The huge “new community” of 1,685 properties would be built on a stretch of largely arable farmland associated with Bridge Farm and The Poplars between residential Maghull and the M58. The site is about a mile from Maghull town centre and 7½ miles north of Liverpool city centre.
The council agreed to remove the land from the Green Belt to allow it to be used for homes and a business park in April this year.
It would represent the biggest scheme under Sefton Council’s plan to solve the significant housing shortage in the borough, as it aims to have more than 11,000 homes built under its 20-year Local Plan.
Building work has already begun on a new Maghull North Railway Station to provide public transport for the new residents. A planning application for two west-facing slip roads to Junction 1 of the M58 at the junction of Maghull Lane and School Lane will be heard by Sefton Council’s planning committee next Wednesday (October 18).
The plans for 855 new builds include an older persons housing scheme, a mixed-use local centre including a supermarket and public open space, on land to the south of School Lane and north of Whinny Brook.
The second area envisages 830 new homes after the demolition of existing buildings, new accesses for traffic off Poverty Lane, public open space, and an older persons housing scheme, on land bounded by Poverty Lane to the south, Whinny Brook to the north and the M58 motorway to the east.
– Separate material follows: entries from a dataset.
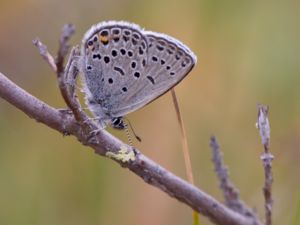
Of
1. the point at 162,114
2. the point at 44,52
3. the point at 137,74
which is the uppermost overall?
the point at 44,52

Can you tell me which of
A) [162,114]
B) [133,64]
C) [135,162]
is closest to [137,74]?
[133,64]

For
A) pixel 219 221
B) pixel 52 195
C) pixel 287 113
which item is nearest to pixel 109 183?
pixel 52 195

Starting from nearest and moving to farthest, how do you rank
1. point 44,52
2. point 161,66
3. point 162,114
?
1. point 44,52
2. point 161,66
3. point 162,114

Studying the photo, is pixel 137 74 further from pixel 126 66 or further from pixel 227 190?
pixel 227 190

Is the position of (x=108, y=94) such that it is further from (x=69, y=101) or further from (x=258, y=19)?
(x=258, y=19)

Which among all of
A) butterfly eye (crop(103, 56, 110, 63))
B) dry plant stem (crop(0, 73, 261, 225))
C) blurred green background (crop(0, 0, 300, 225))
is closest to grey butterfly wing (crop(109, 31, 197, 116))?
butterfly eye (crop(103, 56, 110, 63))

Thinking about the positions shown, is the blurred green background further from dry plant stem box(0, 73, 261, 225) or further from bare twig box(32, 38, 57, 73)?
bare twig box(32, 38, 57, 73)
The development in Maghull has already proved controversial, though, with campaigners objecting to such a large scheme being built on local farmland – while council leader Ian Maher recently branded builders “arrogant” for the way they had gone about bringing the plans to fruition.
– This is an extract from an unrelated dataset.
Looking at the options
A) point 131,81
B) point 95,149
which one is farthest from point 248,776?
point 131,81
Speaking in August, he said: “I am really disappointed in the approach the developers have taken.
“Sadly, there has been no meaningful dialogue with communities or councillors before these plans were submitted, which smacks to me of arrogance and a desire to ride roughshod over the views of local people.
“They have also failed to recognise that these developments must be of good quality and design, preferring a rushed application which has no coherent masterplan and scant documentation to justify their approach.”
The firms involved point to extensive local consultation and say several meetings have been held with officers from Sefton Council to discuss the draft proposals, with comments provided by the officers taken into account during the design process.
Representatives from Countryside Properties and Persimmon Homes met “stakeholders” in March, including Sefton Central MP Bill Esterson, Cllr Robert Owens, Cllr Matt Gannon, and members of Maghull Town Council. Public consultation events were also held by Countryside Properties and Persimmon Homes at Summerhill Primary School on Poverty Lane.
Representatives from Countryside Properties, Persimmon Homes and White Peak Planning answered questions from the public at the events.
In total, 189 visitors attended and 80 feedback forms were received.
Writing on the online Maghull Community Page, former Sefton Council leader Tony Robertson was dubious about the plans.
He said: “The fact that this urban extension will be built on some of the highest grade of agricultural land in England says it all. For goodness’ sake, it grows the food we eat! Environmental madness.”
In addition to the new homes, the plans will also provide:
A 20ha (49½ acre) high quality modern business park to include office and light industrial, general industrial and storage and distribution uses, creating dozens of jobs.
A 1.4ha (3½ acre) local centre to include a small supermarket, shops, restaurants and cafes, hot food takeaways, and commercial development and community uses. The local centre will be located at the main entrance to the site fronting School Lane.
Approximately 18.5ha (46 acre) of green infrastructure including a new linear ‘main park’ alongside Whinny Brook, public open space, an equipped play area and a multi-use games area.
A new main road and bus route running through the centre of the site from Poverty Lane at the south to School Lane at the north.
Developers say they want to create “a broad mix of housing types and tenures to cater for a range of local needs, while maintaining the character of the local area”.
The majority of the homes would be between two and two and a half storeys in height with taller, up to three storey, houses along the distributor road.
Sefton Council’s Local Plan requires up to 30% of bed spaces in the scheme to be from affordable housing.
The exact proportion has not yet been confirmed by developers, who say: “The exact mix of dwellings type and tenure mix will be determined through viability testing and ongoing discussions with Sefton Council at reserved matters stage.”
The developers said: “The vision for the site is to provide a sustainable development that respects the site’s existing features, retaining and enhancing them where possible resulting in an inclusive and integrated residential led scheme for the land east of Maghull.
“The site will provide a number of key facilities that will serve both the new and existing community.
“The new local centre, located at the north of the site, will be a focal point at the entrance to the site.
“Close to the new Maghull North Station, it will operate alongside the existing local centres on Deyes Lane and Station Road.”